Required work
For this exercise, copy each line of the records that contains the word "shop".

[Information shown — start]

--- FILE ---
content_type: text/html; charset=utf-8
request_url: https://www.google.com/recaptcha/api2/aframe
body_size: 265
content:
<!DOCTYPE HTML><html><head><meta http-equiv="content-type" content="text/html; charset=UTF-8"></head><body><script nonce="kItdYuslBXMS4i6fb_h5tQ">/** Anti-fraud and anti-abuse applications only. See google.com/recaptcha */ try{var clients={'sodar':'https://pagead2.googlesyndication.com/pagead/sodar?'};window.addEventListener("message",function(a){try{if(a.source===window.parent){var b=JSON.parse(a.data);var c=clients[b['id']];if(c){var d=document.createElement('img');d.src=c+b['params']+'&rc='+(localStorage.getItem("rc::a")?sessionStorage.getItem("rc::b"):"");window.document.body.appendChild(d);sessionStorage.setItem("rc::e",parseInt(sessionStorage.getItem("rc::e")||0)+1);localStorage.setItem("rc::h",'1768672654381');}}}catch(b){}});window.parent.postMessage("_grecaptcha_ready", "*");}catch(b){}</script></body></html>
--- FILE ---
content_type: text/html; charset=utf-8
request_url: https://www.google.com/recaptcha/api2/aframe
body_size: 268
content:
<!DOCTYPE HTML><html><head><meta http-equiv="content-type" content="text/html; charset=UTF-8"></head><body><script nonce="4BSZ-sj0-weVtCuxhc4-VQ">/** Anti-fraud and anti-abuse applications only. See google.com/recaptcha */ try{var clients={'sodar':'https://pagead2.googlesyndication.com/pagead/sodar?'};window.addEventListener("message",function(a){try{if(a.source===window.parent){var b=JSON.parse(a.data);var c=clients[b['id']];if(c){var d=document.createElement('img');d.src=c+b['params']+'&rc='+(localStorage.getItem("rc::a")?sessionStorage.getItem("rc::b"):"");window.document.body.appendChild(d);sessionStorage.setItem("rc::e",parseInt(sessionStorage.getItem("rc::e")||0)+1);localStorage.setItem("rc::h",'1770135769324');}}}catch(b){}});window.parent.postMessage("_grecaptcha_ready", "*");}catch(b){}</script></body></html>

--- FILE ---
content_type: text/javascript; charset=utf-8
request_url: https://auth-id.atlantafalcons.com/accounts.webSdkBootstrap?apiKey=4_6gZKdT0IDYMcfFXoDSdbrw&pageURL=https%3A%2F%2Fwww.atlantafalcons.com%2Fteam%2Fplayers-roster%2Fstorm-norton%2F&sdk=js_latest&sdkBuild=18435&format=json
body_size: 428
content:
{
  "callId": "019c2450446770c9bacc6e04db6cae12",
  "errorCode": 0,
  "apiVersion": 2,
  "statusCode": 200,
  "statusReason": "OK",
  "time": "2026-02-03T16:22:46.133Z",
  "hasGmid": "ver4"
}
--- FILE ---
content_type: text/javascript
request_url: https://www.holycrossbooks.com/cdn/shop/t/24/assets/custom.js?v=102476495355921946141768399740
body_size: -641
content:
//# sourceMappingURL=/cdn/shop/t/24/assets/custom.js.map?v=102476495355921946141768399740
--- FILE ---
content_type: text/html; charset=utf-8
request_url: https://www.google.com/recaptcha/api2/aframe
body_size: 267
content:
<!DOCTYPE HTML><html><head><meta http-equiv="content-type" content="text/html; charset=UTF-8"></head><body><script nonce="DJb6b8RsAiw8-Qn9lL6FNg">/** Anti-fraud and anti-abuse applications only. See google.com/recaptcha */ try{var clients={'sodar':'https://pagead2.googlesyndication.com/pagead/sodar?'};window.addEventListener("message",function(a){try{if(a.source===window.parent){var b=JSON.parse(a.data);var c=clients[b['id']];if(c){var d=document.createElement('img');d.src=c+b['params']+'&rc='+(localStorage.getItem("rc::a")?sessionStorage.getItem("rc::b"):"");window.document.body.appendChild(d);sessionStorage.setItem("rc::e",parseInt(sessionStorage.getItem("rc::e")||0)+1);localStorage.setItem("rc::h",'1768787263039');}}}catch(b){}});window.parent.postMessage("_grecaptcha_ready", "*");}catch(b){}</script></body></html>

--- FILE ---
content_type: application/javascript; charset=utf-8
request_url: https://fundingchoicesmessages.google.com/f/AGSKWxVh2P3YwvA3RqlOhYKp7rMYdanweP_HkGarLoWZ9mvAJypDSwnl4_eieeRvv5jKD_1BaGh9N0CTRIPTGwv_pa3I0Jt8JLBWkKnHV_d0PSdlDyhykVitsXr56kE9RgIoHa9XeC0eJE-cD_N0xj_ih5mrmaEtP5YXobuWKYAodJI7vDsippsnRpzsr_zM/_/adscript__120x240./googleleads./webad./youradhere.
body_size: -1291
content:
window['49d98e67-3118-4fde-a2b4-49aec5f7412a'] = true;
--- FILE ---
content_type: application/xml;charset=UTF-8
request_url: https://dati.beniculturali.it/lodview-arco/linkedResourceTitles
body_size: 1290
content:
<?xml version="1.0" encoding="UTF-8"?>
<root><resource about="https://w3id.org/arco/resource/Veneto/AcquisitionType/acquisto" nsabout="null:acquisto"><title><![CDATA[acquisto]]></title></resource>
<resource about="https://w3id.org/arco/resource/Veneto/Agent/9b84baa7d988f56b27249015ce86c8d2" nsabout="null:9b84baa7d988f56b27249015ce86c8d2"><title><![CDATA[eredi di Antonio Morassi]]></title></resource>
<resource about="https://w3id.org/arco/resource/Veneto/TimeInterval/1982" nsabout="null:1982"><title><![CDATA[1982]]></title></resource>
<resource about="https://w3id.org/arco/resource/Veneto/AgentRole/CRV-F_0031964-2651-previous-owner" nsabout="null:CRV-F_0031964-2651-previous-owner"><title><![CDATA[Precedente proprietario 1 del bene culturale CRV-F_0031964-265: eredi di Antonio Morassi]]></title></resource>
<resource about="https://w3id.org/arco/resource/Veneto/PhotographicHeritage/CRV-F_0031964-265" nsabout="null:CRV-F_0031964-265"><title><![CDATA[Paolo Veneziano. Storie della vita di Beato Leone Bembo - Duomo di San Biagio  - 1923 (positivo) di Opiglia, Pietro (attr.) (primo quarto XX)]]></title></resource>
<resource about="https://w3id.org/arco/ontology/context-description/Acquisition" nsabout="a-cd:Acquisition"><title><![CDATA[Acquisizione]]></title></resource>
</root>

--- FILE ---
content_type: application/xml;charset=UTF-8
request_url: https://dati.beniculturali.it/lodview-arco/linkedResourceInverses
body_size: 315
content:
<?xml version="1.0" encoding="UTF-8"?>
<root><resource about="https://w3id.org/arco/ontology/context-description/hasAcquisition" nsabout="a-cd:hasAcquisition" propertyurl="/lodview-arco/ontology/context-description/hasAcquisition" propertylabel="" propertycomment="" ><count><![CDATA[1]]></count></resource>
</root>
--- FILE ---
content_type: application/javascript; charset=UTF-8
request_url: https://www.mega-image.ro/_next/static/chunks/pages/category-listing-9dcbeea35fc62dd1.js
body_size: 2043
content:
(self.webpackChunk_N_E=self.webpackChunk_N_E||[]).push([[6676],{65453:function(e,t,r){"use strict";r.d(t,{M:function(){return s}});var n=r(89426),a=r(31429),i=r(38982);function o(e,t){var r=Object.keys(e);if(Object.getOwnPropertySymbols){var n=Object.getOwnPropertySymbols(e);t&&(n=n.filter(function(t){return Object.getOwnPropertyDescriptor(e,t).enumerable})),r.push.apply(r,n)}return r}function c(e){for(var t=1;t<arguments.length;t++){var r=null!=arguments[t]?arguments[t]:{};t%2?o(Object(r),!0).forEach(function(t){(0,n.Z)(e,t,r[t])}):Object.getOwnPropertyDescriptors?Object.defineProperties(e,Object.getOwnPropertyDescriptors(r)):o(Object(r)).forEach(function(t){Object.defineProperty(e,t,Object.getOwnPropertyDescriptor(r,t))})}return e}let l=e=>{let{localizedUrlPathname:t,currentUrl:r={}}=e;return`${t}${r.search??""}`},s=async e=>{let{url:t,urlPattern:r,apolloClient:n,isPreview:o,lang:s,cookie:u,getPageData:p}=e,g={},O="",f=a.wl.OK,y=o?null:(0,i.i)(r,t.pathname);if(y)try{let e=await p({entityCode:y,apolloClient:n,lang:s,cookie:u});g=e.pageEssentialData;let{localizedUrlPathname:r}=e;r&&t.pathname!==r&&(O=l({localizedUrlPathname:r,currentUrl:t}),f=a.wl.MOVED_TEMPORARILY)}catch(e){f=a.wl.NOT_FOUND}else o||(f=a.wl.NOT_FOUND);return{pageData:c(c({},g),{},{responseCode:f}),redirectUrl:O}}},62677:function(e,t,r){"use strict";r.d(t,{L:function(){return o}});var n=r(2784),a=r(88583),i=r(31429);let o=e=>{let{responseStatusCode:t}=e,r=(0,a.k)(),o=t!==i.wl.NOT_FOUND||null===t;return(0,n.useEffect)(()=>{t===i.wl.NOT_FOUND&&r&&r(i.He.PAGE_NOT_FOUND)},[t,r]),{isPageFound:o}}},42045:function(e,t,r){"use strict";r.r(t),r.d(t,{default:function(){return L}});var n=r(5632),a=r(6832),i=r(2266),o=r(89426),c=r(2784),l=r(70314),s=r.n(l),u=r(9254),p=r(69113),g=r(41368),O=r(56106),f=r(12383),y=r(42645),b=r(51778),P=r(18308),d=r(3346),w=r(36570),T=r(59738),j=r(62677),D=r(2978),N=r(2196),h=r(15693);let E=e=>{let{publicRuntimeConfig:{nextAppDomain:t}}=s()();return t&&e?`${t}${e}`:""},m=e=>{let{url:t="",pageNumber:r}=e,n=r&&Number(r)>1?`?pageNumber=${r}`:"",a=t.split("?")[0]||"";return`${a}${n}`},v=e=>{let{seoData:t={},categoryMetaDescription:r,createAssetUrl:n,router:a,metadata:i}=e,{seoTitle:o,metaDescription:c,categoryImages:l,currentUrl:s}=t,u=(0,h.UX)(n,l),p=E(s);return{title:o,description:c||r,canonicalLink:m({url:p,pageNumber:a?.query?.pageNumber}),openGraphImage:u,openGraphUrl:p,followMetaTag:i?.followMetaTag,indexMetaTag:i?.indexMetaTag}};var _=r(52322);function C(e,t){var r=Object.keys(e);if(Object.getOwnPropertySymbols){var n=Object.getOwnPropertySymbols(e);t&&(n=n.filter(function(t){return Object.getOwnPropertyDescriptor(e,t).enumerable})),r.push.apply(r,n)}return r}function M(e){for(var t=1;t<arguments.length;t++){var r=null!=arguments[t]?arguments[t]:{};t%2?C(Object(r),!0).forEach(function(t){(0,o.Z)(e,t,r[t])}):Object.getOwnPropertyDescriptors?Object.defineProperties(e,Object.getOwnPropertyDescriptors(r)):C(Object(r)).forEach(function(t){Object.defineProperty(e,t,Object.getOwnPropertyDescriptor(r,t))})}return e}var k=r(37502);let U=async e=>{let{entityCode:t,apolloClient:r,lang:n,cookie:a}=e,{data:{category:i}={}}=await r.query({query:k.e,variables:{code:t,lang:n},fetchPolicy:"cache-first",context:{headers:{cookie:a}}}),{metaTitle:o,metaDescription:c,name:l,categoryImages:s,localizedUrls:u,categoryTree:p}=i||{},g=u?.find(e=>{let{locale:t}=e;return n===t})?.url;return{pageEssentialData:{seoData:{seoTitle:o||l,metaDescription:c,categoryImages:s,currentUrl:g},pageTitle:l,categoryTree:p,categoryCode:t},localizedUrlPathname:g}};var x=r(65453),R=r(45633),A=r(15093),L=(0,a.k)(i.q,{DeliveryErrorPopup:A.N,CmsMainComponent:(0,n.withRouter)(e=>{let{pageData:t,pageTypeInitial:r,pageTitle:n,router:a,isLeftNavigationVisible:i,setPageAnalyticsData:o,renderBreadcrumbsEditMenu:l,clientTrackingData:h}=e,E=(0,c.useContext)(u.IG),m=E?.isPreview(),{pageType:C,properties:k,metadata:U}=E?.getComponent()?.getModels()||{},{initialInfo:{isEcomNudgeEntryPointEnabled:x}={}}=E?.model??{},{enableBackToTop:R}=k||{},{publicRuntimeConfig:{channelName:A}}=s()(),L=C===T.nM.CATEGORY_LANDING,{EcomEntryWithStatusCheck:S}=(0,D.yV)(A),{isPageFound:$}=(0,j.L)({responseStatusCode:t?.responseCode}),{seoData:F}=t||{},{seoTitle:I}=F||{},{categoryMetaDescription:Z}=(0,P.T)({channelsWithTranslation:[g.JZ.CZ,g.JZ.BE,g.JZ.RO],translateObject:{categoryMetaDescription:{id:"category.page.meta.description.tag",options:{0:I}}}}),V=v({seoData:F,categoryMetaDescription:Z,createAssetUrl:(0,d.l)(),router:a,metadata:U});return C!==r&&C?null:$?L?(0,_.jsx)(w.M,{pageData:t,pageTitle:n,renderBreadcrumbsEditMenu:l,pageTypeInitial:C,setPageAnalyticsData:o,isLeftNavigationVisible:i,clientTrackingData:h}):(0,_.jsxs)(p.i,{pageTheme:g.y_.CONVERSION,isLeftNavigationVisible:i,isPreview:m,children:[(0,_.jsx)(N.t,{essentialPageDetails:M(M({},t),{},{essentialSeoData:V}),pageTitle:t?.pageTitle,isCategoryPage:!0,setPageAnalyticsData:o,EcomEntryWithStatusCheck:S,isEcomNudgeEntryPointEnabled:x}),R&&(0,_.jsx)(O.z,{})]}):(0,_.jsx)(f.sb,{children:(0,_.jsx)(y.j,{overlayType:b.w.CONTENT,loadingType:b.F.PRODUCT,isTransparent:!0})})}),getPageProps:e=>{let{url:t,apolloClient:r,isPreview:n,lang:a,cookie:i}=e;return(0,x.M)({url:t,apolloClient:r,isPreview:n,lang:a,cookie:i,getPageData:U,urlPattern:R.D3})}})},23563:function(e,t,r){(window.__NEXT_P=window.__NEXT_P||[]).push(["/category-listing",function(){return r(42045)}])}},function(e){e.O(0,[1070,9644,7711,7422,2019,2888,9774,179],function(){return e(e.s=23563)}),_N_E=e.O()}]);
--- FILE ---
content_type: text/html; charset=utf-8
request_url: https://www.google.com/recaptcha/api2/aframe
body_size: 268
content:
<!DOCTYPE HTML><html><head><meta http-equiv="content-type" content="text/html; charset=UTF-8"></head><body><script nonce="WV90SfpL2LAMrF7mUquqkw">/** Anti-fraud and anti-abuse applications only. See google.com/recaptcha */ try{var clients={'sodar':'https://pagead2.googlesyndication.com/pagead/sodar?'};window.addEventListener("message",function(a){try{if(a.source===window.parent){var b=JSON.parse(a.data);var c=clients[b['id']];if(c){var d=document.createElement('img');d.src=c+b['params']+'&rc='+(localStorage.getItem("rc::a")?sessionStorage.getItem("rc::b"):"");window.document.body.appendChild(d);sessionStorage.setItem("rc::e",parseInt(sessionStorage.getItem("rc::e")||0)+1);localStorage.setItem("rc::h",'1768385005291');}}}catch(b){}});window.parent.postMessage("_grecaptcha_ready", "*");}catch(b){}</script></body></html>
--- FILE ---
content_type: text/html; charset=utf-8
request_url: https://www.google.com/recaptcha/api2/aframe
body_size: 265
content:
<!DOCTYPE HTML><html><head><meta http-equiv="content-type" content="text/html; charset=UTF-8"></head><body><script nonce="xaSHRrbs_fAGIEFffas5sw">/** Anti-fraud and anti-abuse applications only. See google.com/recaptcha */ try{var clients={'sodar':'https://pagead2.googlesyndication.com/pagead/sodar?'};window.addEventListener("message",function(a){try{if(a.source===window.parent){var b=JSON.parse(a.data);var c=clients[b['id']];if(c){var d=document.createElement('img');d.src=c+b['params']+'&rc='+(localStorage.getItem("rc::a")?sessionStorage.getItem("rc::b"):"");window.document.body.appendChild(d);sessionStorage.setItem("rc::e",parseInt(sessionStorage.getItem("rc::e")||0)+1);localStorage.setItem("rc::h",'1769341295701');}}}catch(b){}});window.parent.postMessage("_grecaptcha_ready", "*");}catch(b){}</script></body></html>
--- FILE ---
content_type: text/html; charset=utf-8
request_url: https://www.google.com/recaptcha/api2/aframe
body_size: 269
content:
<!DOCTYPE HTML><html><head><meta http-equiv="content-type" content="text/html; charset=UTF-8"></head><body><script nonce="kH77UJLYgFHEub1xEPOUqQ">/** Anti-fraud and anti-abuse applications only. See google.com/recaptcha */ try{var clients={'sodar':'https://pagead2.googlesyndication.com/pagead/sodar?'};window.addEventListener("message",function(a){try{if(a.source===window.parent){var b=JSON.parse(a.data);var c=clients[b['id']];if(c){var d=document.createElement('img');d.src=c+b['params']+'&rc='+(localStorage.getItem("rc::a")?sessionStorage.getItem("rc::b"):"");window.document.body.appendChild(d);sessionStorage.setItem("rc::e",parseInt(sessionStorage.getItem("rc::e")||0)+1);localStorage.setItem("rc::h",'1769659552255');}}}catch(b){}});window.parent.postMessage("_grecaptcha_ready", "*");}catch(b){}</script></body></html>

[Information shown — finish]

Answer space
request_url: https://www.holycrossbooks.com/cdn/shop/t/24/assets/custom.js?v=102476495355921946141768399740
//# sourceMappingURL=/cdn/shop/t/24/assets/custom.js.map?v=102476495355921946141768399740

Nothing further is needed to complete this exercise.